◆ **Texte à lire**

+---+

1er avril 1809 : Nicolaï Vassiliévitch Gogol-Yanovski

coquillage


Gogol naquit le 1er avril 1809. Selon sa mère (qui, bien sûr, a inventé la sinistre anecdote qui suit), Kapnist, célèbre et médiocre poète, lut un poème qu'il avait écrit à l'âge de cinq ans. Kapnist étreignit le solennel morveux et déclara aux parents ravis : «Il deviendra un écrivain de génie à condition que le destin lui donne pour maître et pour guide un bon chrétien.» Mais l'autre chose — le fait qu'il naquit un premier avril — est vraie.

Vladimir Nobokov, Nicolaï Gogol (1809-1852), Littératures II, Fayard, 1985, traduit de l'anglais par Marie-Odile Fortier-Masek, livre de poche biblio, 1988.



Le sens de la formule et de la synthèse de Nabokov condense dans cette conclusion à son étude du Manteau de Gogol, la complexité de l'univers de l'écrivain entre mensonge et invention, entre génie littéraire et obsession mystique et ce qui semble relever du gag, que l'auteur d'une oeuvre aussi fascinante que tourbillonnante soit né le premier avril, le jour de la fête des mensonges, dont la tradition fait remonter l'origine au "jour des fous", les "déraisonnants" dit Segalen, c'est-à-dire ceux qui voient la réalité "à côté". Or, tous les récits de Gogol mettent en jeu ce glissement, voire ce dérapage (comme dit Nabokov) entre réel et rêve, entre expérience concrète et imaginaire, entre vraisemblable et irrationnel.
Etrange personnage que cet écrivain dont l'oeuvre entière s'écrit en quinze ans (1830/1845) et qui s'abîme finalement dans un délire mystique s'achevant par la mort alors qu'il n'a que 43 ans, après avoir brûlé tout ce qu'il a écrit durant les sept ans précédents, la suite des Ames mortes, en particulier.




Gogol

Portrait de Nicolas Gogol, Fedor Moller [Otto Friedrich Theodor von Moeller, 1812-1874], 1841, Rome. Galerie Tretyakov, Moscou.
Gogol trouvait que c'était son portrait le plus ressemblant.

Une jeunesse ukrainienne

     Nicolaï Vassiliévitch Gogol-Yanovski, connu en France sous la forme simplifiée de Nicolas Gogol, nait le 20 mars (calendrier julien) / 1er avril (calendrier grégorien) 1809, à Sorotchintsy (district de Mirgorod, province de Poltava) en Ukraine, dite alors "petite Russie".
Sa famille est de petite noblesse ; le couple aura 12 enfants dont seuls 6 survivront. Nicolas est l'aîné : sa soeur Marie naît en 1811, puis un frère cadet, en 1812, ensuite Anne, en 1821, puis Elisabeth en 1823 et Olga en 1825. Il passe son enfance à Vassilievlka, la famille fréquente volontiers la maison d'un lointain cousin de la mère (Dmytro Trochtchinsk, riche propriétaire, ancien grand dignitaire de Catherine II) qui dispose d'une bibliothèque, d'un théâtre  (une troupe de comédiens recrutés parmi les serfs, un orchestre et des bouffons), où l'on joue les comédies écrites par Gogol père.

+---+

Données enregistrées
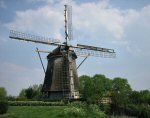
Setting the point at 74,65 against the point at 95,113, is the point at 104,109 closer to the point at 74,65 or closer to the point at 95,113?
the point at 95,113

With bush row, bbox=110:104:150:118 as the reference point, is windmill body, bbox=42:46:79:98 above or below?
above

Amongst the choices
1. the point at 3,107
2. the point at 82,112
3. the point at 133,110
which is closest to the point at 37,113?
the point at 3,107

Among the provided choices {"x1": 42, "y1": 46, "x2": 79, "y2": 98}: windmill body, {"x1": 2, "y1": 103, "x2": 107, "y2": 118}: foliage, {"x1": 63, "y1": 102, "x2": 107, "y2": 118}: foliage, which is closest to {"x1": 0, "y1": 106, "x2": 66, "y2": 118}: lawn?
{"x1": 2, "y1": 103, "x2": 107, "y2": 118}: foliage

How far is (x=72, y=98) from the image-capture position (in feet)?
147

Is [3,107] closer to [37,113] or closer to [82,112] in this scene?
[37,113]

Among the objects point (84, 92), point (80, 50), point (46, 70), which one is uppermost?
point (80, 50)

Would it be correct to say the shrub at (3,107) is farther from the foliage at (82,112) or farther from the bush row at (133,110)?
the bush row at (133,110)

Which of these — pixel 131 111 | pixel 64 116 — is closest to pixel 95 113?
pixel 64 116

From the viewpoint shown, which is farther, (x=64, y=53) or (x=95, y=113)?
(x=64, y=53)

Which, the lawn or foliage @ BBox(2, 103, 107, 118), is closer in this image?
the lawn

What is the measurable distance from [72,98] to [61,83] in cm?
302

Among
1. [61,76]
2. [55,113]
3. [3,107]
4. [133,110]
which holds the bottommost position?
[55,113]

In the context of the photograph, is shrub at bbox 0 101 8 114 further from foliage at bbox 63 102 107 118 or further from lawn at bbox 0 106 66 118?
foliage at bbox 63 102 107 118

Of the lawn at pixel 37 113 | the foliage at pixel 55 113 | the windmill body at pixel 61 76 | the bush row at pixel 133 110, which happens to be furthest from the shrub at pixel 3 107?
the bush row at pixel 133 110
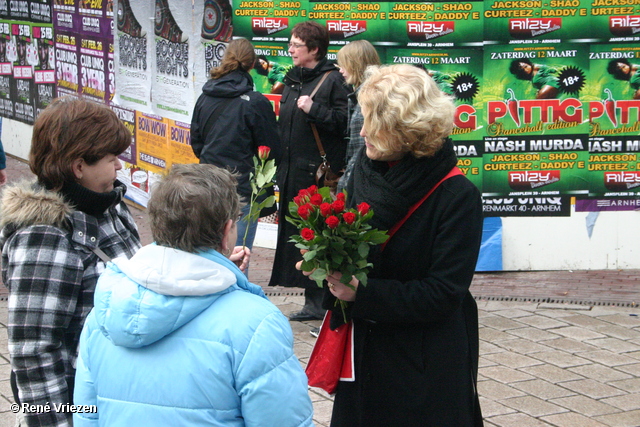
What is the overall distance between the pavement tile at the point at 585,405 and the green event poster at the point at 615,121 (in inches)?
111

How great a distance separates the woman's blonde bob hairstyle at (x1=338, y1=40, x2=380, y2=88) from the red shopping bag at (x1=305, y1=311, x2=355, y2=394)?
3.10 metres

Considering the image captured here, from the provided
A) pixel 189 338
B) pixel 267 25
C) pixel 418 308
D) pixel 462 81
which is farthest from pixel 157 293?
pixel 267 25

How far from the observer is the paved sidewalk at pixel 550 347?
4605 millimetres

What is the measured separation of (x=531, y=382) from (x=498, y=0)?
3.35 metres

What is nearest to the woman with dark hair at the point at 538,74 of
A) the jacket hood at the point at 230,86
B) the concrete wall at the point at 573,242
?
the concrete wall at the point at 573,242

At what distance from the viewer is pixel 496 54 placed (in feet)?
22.7

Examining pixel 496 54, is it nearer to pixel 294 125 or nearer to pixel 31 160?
pixel 294 125

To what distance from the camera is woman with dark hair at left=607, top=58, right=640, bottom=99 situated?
22.6ft

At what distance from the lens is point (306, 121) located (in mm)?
5812

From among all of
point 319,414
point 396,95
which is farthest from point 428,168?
point 319,414

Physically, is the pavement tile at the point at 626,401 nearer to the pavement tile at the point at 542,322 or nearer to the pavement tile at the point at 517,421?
the pavement tile at the point at 517,421

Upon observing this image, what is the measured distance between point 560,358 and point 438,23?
9.95ft

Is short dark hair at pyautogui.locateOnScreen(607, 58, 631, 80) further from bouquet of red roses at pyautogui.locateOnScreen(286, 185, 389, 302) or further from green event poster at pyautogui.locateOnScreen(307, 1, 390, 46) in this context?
bouquet of red roses at pyautogui.locateOnScreen(286, 185, 389, 302)

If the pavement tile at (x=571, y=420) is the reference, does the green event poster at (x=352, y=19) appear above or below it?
above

+---+

◆ **Énoncé 1**
Pouvez-vous reproduire à l'identique le passage du texte sur Gogol qui va de « Nicolaï Vassiliévitch Gogol-Yanovski, connu » à « par Gogol père. » ?
◆ **Énoncé 2**
Pouvez-vous réécrire sous forme de liste le paragraphe du texte sur Gogol qui commence par « Sa famille est de petite noblesse », en gardant ses faits principaux ?

◆ **Réponse 1**
Nicolaï Vassiliévitch Gogol-Yanovski, connu en France sous la forme simplifiée de Nicolas Gogol, nait le 20 mars (calendrier julien) / 1er avril (calendrier grégorien) 1809, à Sorotchintsy (district de Mirgorod, province de Poltava) en Ukraine, dite alors "petite Russie".
Sa famille est de petite noblesse ; le couple aura 12 enfants dont seuls 6 survivront. Nicolas est l'aîné : sa soeur Marie naît en 1811, puis un frère cadet, en 1812, ensuite Anne, en 1821, puis Elisabeth en 1823 et Olga en 1825. Il passe son enfance à Vassilievlka, la famille fréquente volontiers la maison d'un lointain cousin de la mère (Dmytro Trochtchinsk, riche propriétaire, ancien grand dignitaire de Catherine II) qui dispose d'une bibliothèque, d'un théâtre  (une troupe de comédiens recrutés parmi les serfs, un orchestre et des bouffons), où l'on joue les comédies écrites par Gogol père.

◆ **Réponse 2**
- Famille de petite noblesse : 12 enfants, dont seuls 6 survivront.
- Nicolas est l'aîné. Viennent ensuite Marie (1811), un frère cadet (1812), Anne (1821), Elisabeth (1823) et Olga (1825).
- Il passe son enfance à Vassilievlka.
- La famille fréquente volontiers la maison de Dmytro Trochtchinsk, lointain cousin de la mère. Ce riche propriétaire est un ancien grand dignitaire de Catherine II.
- Cette maison possède une bibliothèque et un théâtre, avec une troupe de comédiens recrutés parmi les serfs, un orchestre et des bouffons. On y joue les comédies écrites par Gogol père.